Music Feature

Film Review: The Five-Year Engagement

by Piers Marchant
A rom-com bereft of the rom.

Dir. Nicholas Stoller
Score: 5.2

We don't ask much of our big studio genre flicks: Horror movies should scare us at least a little; comedies should make us belly laugh once or twice; and romantic comedies should make us care enough about the two protagonists to want to see them get back together at the end. Unfortunately, Jason Segel's new film -- co-written with director Nicholas Stoller -- fails at this most basic and crucial function. By the time the film builds to its emotional climax, you want to see the two former lovers stay the hell away from one another and move on.

We start out in San Francisco, where sous chef Tom (Segel) proposes to sociology grad student Violet (Emily Blount) on the roof deck of the fancy downtown restaurant where he works. Things quickly go downhill, however, when Violet is offered a chance to do a post-doc at Michigan, and takes Tom along with her, forcing him to give up a potentially career-making move into his own restaurant. There, the couple descend into various levels of discomfort with one another. Violet meets her boss, the wily Winton (Rhys Ifans), and a gaggle of other perfectly lovable post-docs, played by Mindy Kaling, Randall Park, and Kevin Hart, instantly bonding with her new academic peers. Meanwhile, bereft of the types of fine dining establishments he's used to working in, Tom is forced to work as a sandwich maker at a Jewish deli, and starts growing his sideburns out like X-Men arch nemesis Sabretooth. He also takes to hunting, wearing a huge pink bunny suit (don't ask) and totally suppressing how much he hates living there. As these things usually go, there are rising tensions, a break-up and then a possible sweet reconciliation, with a totally improbable wedding ceremony in the offing.

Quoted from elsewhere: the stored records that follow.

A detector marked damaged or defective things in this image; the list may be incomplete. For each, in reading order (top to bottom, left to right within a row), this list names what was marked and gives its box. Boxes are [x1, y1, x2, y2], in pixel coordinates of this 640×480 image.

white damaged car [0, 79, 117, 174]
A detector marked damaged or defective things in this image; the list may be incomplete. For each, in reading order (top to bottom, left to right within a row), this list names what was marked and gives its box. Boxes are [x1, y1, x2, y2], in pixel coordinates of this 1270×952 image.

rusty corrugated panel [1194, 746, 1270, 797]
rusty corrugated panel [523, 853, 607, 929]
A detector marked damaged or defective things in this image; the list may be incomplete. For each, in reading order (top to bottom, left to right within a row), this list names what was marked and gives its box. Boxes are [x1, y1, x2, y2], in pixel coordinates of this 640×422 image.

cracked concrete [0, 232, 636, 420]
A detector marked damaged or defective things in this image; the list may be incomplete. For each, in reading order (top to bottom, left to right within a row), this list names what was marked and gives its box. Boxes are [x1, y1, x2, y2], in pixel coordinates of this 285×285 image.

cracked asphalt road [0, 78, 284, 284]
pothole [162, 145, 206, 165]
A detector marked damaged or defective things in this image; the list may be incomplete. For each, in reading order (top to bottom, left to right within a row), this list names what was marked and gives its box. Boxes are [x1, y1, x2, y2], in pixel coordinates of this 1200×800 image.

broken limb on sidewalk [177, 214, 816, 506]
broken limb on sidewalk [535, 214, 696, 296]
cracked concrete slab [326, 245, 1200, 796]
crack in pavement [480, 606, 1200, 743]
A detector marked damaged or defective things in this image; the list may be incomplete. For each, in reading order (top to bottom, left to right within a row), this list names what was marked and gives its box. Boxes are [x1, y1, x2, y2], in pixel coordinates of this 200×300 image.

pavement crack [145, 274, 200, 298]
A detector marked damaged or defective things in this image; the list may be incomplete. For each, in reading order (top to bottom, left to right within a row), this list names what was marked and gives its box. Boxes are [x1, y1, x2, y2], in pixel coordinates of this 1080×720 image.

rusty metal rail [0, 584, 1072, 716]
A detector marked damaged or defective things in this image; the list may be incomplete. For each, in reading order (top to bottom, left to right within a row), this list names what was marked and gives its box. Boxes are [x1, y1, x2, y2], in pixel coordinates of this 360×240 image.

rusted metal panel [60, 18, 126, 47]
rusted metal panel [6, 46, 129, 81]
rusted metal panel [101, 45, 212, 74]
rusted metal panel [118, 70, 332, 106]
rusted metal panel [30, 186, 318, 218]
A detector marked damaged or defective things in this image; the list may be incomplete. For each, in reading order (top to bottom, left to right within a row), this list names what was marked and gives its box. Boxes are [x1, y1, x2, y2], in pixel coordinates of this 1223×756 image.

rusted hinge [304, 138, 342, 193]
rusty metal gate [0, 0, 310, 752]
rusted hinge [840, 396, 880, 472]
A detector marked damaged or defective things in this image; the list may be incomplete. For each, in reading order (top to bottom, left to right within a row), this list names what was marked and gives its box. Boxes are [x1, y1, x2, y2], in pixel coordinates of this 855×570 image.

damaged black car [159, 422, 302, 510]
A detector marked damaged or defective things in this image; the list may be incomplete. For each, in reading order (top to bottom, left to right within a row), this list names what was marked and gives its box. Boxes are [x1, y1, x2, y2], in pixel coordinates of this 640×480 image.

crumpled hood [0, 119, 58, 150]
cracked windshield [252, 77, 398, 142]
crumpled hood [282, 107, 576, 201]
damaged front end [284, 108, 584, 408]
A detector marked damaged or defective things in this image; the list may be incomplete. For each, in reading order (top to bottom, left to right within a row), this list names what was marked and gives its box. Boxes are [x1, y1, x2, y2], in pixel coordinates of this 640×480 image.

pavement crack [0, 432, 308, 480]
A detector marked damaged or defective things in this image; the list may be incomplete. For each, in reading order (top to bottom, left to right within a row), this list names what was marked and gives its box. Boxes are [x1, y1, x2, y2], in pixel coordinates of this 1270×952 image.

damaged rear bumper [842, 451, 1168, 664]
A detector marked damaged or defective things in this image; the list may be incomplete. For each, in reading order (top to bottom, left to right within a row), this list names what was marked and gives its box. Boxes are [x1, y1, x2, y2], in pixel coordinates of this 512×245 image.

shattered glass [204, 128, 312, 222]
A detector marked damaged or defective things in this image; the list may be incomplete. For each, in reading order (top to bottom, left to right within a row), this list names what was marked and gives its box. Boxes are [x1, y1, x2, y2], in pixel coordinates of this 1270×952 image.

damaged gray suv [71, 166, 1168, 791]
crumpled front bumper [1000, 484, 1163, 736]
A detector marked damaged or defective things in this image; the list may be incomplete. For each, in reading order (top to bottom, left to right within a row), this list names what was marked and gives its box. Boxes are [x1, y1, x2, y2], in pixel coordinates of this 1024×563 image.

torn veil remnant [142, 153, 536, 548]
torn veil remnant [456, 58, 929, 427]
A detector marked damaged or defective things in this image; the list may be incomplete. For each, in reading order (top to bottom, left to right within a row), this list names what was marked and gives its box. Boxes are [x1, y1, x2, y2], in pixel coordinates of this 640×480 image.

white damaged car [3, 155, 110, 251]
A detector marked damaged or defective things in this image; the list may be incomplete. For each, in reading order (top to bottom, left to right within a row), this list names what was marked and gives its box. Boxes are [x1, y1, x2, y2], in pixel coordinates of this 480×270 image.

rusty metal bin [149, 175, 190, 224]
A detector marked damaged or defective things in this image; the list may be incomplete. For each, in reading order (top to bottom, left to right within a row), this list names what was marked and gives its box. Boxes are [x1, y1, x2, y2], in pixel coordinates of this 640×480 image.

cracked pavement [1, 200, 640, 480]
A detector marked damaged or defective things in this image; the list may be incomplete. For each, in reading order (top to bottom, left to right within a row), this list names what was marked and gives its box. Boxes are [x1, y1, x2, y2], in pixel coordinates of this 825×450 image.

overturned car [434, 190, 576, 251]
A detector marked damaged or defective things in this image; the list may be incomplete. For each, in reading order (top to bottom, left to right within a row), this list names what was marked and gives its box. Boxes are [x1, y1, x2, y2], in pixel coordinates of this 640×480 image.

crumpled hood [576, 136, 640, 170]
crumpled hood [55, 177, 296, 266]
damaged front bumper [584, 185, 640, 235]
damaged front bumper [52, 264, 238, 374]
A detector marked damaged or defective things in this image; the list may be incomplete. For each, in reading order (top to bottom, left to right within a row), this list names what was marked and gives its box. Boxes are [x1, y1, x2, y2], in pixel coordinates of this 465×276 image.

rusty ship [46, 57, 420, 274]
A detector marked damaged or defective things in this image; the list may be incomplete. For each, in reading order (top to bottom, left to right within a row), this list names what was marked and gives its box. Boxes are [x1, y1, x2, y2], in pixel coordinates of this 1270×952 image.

In other words, it's your standard rom-com formula; only the two main characters never really seem to fit together. Despite their endless proclamations of love, as written, you simply never believe in their relationship. Part of this is because Tom changes so weirdly and drastically over the course of the film -- the bunny suit is but one of his levels of madness -- it makes no sense that she would choose to stick it out with him, but there's also a similar, fundamental problem with virtually all the characters that populate the film. They might make for a good laugh line or two -- comedic vets Brian Posehn and Chris Pratt get some solid moments in particular -- but none of them seem to be from the same movie, exactly. The chemistry is all wrong, and I suspect the still-novice screenwriters had no means of fixing it other than to keep pushing everyone together and hoping it would somehow work out. It's a shame, because there is more care put in to giving the characters full lives than you normally see in rom-coms, it's just that few of these more full lives actually mesh with one another. No relationship is terribly believable, least of all the one between Tom and Violet. It's a romantic comedy that would have been much better off going for bittersweet morsels than just another Hershey's kiss.